● SELECTED TEXT
-------------------------

Business Combination Accounting

The Company accounts for business combinations as follows:

 

  The Company recognizes, separately from goodwill, the identifiable assets acquired and liabilities assumed at their estimated acquisition date fair values. The Company measures and recognizes goodwill as of the acquisition date as the excess of: (a) the aggregate of the fair value of consideration transferred, the fair value of any noncontrolling interest in the acquiree (if any) and the acquisition date fair value of the Company’s previously held equity interest in the acquiree (if any), over (b) the fair value of net assets acquired and liabilities assumed.

 

  At the acquisition date, the Company measures the fair values of all assets acquired and liabilities assumed that arise from contractual contingencies. The Company measures the fair values of all noncontractual contingencies if, as of the acquisition date, it is more likely than not that the contingency will give rise to an asset or liability.

Finite-Lived Intangible Assets

The amounts assigned to franchise agreements, contracts, customer lists and non-competition agreements are being amortized on a straight-line basis over the expected term of the related agreements (ranging from 1 to 56 years).

Goodwill and Indefinite-Lived Intangible Assets

The Company acquired indefinite-lived intangible assets in connection with certain of its acquisitions. The amounts assigned to indefinite-lived intangible assets consist of the value of certain perpetual rights to provide solid waste collection and transportation services in specified territories and to operate exploration and production waste treatment and disposal facilities. The Company measures and recognizes acquired indefinite-lived intangible assets at their estimated acquisition date fair values. Indefinite-lived intangible assets are not amortized. Goodwill represents the excess of: (a) the aggregate of the fair value of consideration transferred, the fair value of any noncontrolling interest in the acquiree (if any) and the acquisition date fair value of the Company’s previously held equity interest in the acquiree (if any), over (b) the fair value of assets acquired and liabilities assumed. Goodwill and intangible assets, deemed to have indefinite lives, are subject to annual impairment tests as described below.

Goodwill and indefinite-lived intangible assets are tested for impairment on at least an annual basis in the fourth quarter of the year. In the first step of testing for goodwill impairment, the Company estimates the fair value of each reporting unit, which the Company has determined to be its three geographic operating segments and its E&P group, and compares the fair value with the carrying value of the net assets assigned to each reporting unit. If the fair value of a reporting unit is greater than the carrying value of the net assets assigned to the reporting unit, including goodwill, then no impairment results. If the fair value is less than the carrying value, then the Company would perform a second step and determine the fair value of the goodwill. In this second step, the fair value of goodwill is determined by deducting the fair value of a reporting unit’s identifiable assets and liabilities from the fair value of the reporting unit as a whole, as if that reporting unit had just been acquired and the purchase price were being initially allocated. If the fair value of the goodwill is less than its carrying value for a reporting unit, an impairment charge would be recorded to earnings in the Company’s Consolidated Statements of Net Income. In testing indefinite-lived intangible assets for impairment, the Company compares the estimated fair value of each indefinite-lived intangible asset to its carrying value. If the fair value of the indefinite-lived intangible asset is less than its carrying value, an impairment charge would be recorded to earnings in the Company’s Consolidated Statements of Net Income.

-------------------------

● TASKS TO COMPLETE
1 > In the accounting policy text, in which quarter of the year are goodwill and indefinite-lived intangible assets tested for impairment?
2 > Retype part of the accounting policy text word for word, beginning at the words "At the acquisition" and stopping after "asset or liability.".
3 > Extend the accounting policy text on business combinations and intangible assets, picking up after its final sentence.

● THE DATA

-------------------------

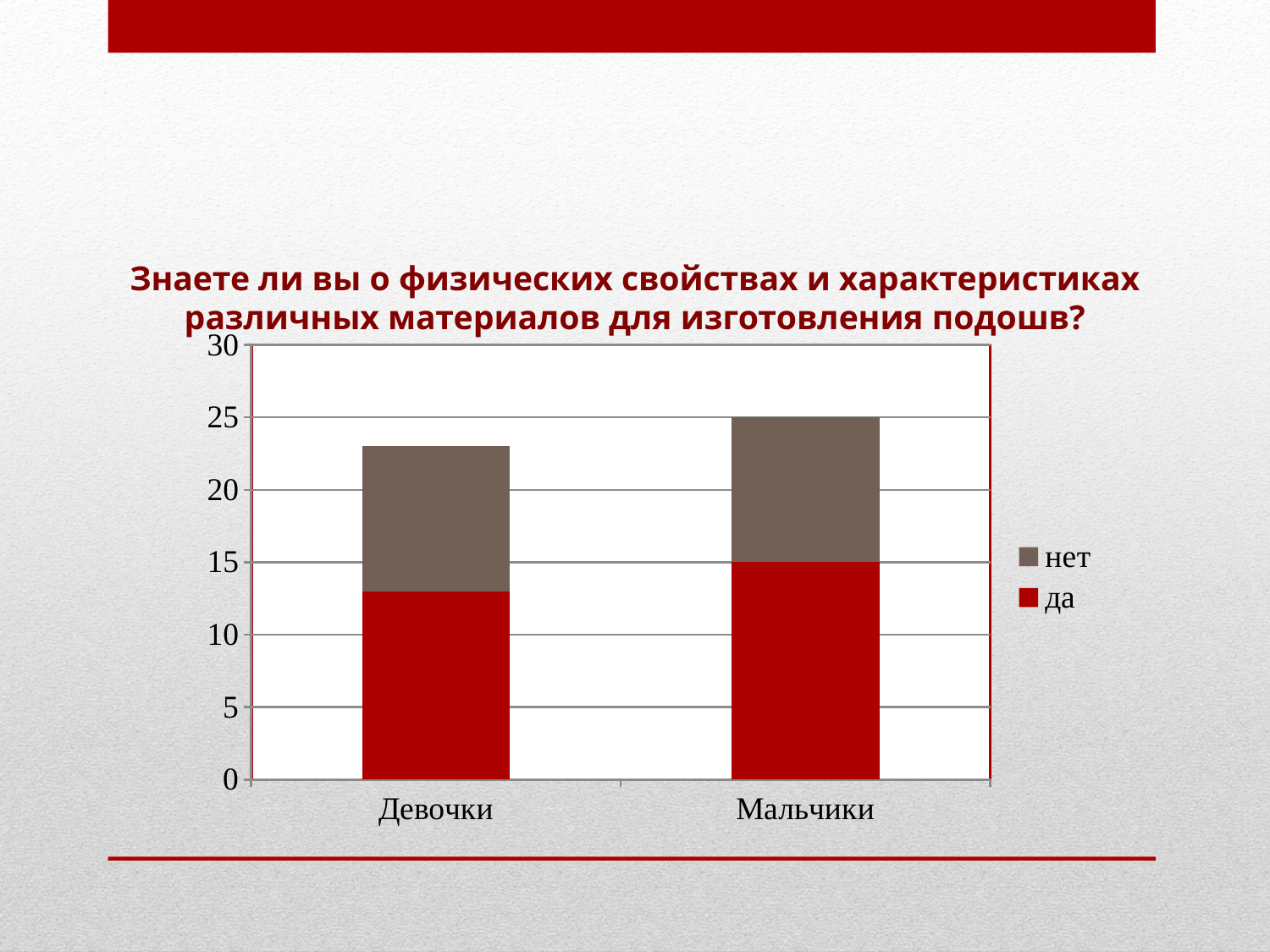
What is the total height of the stacked bar for Мальчики? 25 What kind of chart is shown on the slide? bar chart Which series is shown in red in the chart? да What are the two entries listed in the chart legend? нет, да Is the total height of the stacked bar for Девочки greater or less than 20? greater How many categories are shown on the x axis of the chart? 2 Is the value of the "да" series for Девочки greater or less than 15? less Which category has the larger "да" value, Девочки or Мальчики? Мальчики Is the total height of the stacked bar for Девочки greater or less than 25? less How many series does the chart legend list? 2 Which category has the taller stacked bar overall, Девочки or Мальчики? Мальчики What is the value of the "да" series for Мальчики? 15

-------------------------

● ACTIVITY ANSWERS
1 > The fourth quarter.

2 >
At the acquisition date, the Company measures the fair values of all assets acquired and liabilities assumed that arise from contractual contingencies. The Company measures the fair values of all noncontractual contingencies if, as of the acquisition date, it is more likely than not that the contingency will give rise to an asset or liability.

3 >
To determine the fair value of each of the Company’s reporting units as a whole and each indefinite-lived intangible asset, the Company uses discounted cash flow analyses, which require significant assumptions and estimates about the future operations of each reporting unit and the future discrete cash flows related to each indefinite-lived intangible asset. Significant judgments inherent in these analyses include the determination of appropriate discount rates, the amount and timing of expected future cash flows and growth rates. The cash flows employed in the Company’s 2012 discounted cash flow analyses were based on ten-year financial forecasts, which in turn were based on the 2013 annual budget developed internally by management. These forecasts reflect operating profit margins that were consistent with 2012 results and perpetual revenue growth rates of 3.5%. The Company’s discount rate assumptions are based on an assessment of the Company’s weighted average cost of capital which approximated 5.7%. In assessing the reasonableness of the Company’s determined fair values of its reporting units, the Company evaluates its results against its current market capitalization.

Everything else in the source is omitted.